Christopher Sampiro, 23-letni mulat oskarżył firmę Versace o to, że stosuje niedozwolone przez prawo praktyki, polegające wzajmenym ostrzeganiu się pracowników w momencie kiedy do sklepu wchodzi czarnoskóry!
Według Christophera Sampiro podczas wstępnego szkolenia miał ob być pouczony przez prowadzącego je managera, że w momencie zauważenia wejścia do sklepu murzyna konieczne wypowiedzenie głośno słów “D410” czyli kodu oznaczającego normalnie ubrania koloru czarnego.
Christopher Sampiro twierdzi, że został zwolniony z przyczyn rasowych po tym jak przepracował zaledwie dwa tygodnie w sklepie Versace w Pleasanton w Kalifornii (mężczyzna jest przedstawicielem rasy mieszanej - podaje CNN). Sampiro twierdzi, że w czasie szkolenia poinformowano jego i innych nowo zatrudnionych o "kodzie D410"
W tym momencie Sampiro zwrócił uwagę menadżerowi, że sam jest Afroamerykaninem (w pozwie określa się jako Afroamerykanin w jednej czwartej).
23-latek twierdzi, że po zwróceniu uwagi na ten fakt kierownictwo sklepu zaczęło traktować go inaczej i przestało go szkolić we właściwy sposób.
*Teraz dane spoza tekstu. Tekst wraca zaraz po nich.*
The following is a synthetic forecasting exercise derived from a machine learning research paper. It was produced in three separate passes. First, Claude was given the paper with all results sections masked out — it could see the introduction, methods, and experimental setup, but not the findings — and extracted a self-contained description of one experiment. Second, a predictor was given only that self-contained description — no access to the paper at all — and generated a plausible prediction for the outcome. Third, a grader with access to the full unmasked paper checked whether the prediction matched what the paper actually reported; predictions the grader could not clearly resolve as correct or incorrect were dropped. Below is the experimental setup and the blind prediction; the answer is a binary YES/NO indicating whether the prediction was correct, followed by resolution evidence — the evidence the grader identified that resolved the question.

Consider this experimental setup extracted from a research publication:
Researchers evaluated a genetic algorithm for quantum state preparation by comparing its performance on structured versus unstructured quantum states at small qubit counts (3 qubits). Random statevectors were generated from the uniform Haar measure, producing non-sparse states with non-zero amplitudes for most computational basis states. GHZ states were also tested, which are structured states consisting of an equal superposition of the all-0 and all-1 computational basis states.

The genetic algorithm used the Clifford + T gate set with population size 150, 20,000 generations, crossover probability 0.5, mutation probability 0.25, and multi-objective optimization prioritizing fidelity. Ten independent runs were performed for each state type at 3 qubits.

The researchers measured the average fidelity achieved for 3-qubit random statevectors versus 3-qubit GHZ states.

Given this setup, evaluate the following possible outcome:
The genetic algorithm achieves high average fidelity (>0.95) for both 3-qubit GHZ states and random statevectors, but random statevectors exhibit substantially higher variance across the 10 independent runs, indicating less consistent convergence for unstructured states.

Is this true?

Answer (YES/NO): YES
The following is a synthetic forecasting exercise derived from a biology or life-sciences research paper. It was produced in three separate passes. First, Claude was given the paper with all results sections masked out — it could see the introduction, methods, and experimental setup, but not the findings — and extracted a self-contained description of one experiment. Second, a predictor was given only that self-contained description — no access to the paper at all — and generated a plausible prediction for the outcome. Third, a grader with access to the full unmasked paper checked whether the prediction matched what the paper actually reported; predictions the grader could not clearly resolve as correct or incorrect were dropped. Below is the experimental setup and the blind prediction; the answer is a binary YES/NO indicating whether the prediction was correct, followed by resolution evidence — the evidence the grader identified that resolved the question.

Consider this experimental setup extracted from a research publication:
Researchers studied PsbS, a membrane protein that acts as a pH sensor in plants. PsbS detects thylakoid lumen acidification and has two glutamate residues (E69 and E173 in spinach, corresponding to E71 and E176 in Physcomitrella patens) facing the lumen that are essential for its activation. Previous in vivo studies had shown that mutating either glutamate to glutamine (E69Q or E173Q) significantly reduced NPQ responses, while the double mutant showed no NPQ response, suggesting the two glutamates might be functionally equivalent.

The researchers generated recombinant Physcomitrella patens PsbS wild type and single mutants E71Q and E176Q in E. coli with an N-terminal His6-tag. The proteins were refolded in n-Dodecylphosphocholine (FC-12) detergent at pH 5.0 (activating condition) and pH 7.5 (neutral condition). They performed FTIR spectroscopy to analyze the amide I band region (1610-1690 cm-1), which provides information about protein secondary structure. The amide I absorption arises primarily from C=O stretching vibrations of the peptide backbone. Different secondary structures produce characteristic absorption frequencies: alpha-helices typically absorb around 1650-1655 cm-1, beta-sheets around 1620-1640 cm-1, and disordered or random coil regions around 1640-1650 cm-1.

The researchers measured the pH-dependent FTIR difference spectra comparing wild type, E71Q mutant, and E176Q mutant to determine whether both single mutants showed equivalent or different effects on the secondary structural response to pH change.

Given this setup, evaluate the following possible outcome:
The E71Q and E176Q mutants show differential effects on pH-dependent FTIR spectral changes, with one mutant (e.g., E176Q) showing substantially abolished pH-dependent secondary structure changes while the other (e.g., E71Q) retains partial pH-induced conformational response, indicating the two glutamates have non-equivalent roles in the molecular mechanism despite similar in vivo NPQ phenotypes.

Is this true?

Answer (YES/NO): YES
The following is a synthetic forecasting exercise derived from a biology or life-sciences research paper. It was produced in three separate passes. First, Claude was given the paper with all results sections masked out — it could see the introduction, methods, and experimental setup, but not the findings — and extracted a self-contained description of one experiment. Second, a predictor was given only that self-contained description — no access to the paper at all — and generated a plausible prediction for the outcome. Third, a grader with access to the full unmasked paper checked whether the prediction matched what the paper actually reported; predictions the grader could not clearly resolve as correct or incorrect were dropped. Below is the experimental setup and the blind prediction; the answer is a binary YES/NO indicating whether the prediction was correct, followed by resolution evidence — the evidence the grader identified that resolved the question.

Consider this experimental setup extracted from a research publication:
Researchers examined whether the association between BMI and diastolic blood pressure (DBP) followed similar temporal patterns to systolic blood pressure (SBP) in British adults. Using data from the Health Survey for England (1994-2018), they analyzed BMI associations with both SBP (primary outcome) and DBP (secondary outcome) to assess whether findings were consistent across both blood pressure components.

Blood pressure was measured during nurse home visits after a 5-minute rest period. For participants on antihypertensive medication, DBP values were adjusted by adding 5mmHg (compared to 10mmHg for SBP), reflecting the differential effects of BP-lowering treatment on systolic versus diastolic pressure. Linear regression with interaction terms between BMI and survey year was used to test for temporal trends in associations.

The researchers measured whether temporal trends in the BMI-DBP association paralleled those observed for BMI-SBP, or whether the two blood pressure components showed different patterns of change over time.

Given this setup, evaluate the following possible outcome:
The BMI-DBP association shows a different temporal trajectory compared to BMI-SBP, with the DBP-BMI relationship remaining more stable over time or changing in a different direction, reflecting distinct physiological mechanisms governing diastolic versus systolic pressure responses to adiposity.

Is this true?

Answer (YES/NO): NO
Po dwóch tygodniach od momentu rozpoczęcia pracy Sampiro został zwolniony - zgodnie z treścią pozwu stało się tak ponieważ "nie rozumiał czym jest luksus i luksusowe życie".
W liczącym trzydzieści stron pozwie czytamy również, że mężczyzna nie otrzymał wynagrodzenia za przepracowany czas, a jego zwolnienie było niezgodne z prawem.
Firma Versace odrzuca oskarżenia Sampiro i wnosi o oddalenie pozwu. Sąd zajmie się sprawą 21 marca.
CNN nie zdołało uzyskać komentarza od przedstawicieli sklepu, w którym pracował Sampiro.